A walk on the wild side

I have been visiting the Lake District for around 5 years and totally love the place. I’d live there If I could, but I can’t so I’ll blog about it instead.
I have a stressful job and going to the Lake District is one of the only ways I can switch off from it. That and alcohol, but that’s a different story!!
So here is my first attempt at a blog. Hope you like it?

A day in Wasdale
I tend to stick the Eastern fells when I visit the lakes. Ullswater is only an hour away from home.
I’d neglected the Western end for far too long, and last Saturday felt a trip there was long overdue.
I wasn’t to be disappointed
I set off from home at 9am in what can only be described as gloomy conditions. The skies were grey and the clouds angry. However my spirits were high, and my flask full so it was Wasdale or bust.
I arrived at around 11.45pm, I’d been stewing over work troubles the whole way there. I don’t recall the moment I stopped, but I’m guessing it was around here?

Yewbarrow at just over 2000ft was my main objective today, and it soon enticed me with it’s steep slopes.

I parked up, donned my boots and set off at a quick pace towards my target.
However my pace quickly slowed as I reached the edge of the car park!!
It’s profile doesn’t do it justice for how steep it is!
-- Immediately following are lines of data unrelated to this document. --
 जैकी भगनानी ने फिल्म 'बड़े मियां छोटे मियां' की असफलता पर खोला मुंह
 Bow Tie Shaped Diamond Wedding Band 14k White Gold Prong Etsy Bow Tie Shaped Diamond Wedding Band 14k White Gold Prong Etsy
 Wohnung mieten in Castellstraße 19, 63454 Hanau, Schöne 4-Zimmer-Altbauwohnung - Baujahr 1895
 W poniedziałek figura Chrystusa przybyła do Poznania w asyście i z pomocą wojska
Believe me, it’s a lung busting calf burning climb.
Every climb I do is a risk assessment, a recce if I was still in the Army. I’m not though, so let’s call it an assessment.
I’m gauging how difficult the climb is, what risk to exposure is there.
I’m judging whether I’d take my boys there? Some are an instant no no. Sharp edge on Blencathra, striding edge on Helvellyn to name two!!
Others I can’t wait to introduce them to. This is one of them.
I was less than half way up when the heavens opened and I had to seek shelter in a rocky cove.

To be honest I was welcome of the rest and took this opportunity to take in some water and an energy bar.
15 mins later and I was on my way again with the sun threatening to break out of the not so angry clouds.
As I approached the summit it was 4 points of contact now. Hands and feet to anyone not in the know.
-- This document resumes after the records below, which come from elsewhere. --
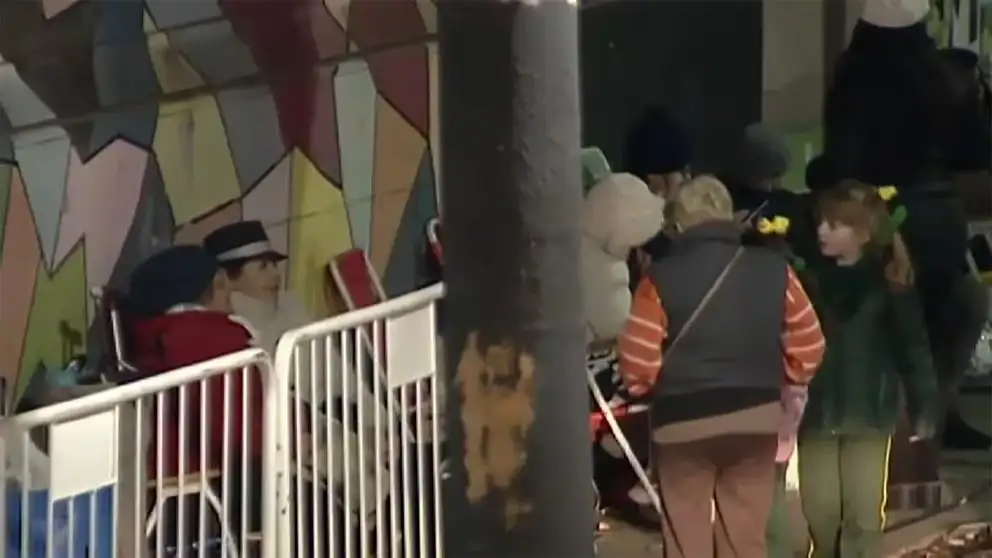 Acampe y fila en las inmediaciones del Santuario de Lourdes.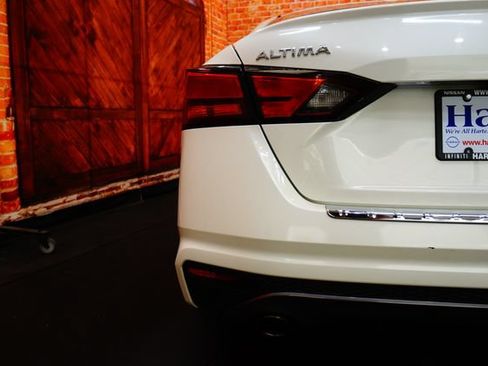 Used 2019 Nissan Altima 2.5 SR FWD image 64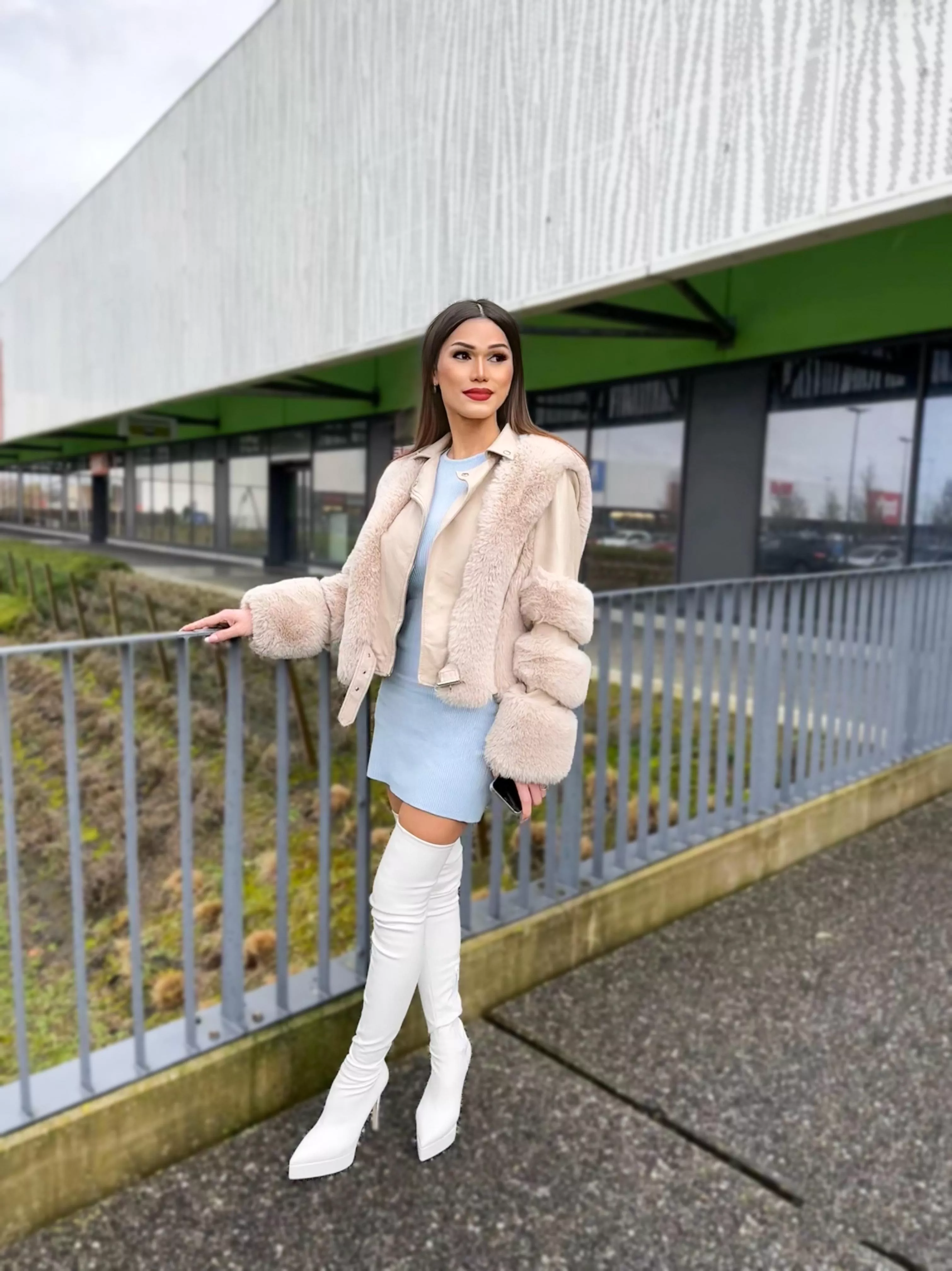 Hi loves👋 have a wonderful weekend posted by kendra_marzena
This was my route to the top but the previous nights curry prevented that!!

So it was a quick detour to the left which opened up this gorgeous view.


As I reached the summit the roar of a sea king helicopter engulfed me. It was literally right above me but I couldn’t get a photo as it would have meant a lift home in it if I’d reached for my camera!!

Now seemed a good time to stop for lunch and take in the views



IMG_8265.JPG and take a cheeky selfie 😉
It was around 2pm now and I had achieved my objective and summited Yewbarrow. It was still early, I needed another adrenalin fix.
Just to my left was a mountain called Red Pike, it had been catching my eye all day. At 2700ft it towered over my lunch spot. It had to be climbed.
I had to drop a couple of hundred feet down this beauty of a scramble

IMG_8273.JPG which was lots of fun.
As I climbed red pike my calves and lungs began to show signs of concern. It’s a steep climb with loose screes, which don’t get on with my ankles too well.
The summit views more than made up for it though



I was soon on my third summit of the day, and my last. Time for a quick coffee, take in the views,then the descent down.
If I had to choose one aspect of hill walking I’m not keen on it would be the walk down. Steep descents with tired legs are really painful. My knees would agree with that.
The path down was long and winding but every turned presented new vistas like these


At 6pm I was back at the car but weather wise it was the best part of the day. I drove to the end of Wastwater( England’s deepest lake) to get my own shot of Britain’s favourite view.


One last coffee to empty my flask and I was back in the car for the 3 hour drive home. As I left the mountains behind and hit the A66, my mind began to wander back to work!!
And so the vicious circle continues.
All in all, a fantastic day out, albeit tiring. I’ll definitely be back, and the boys will be with me.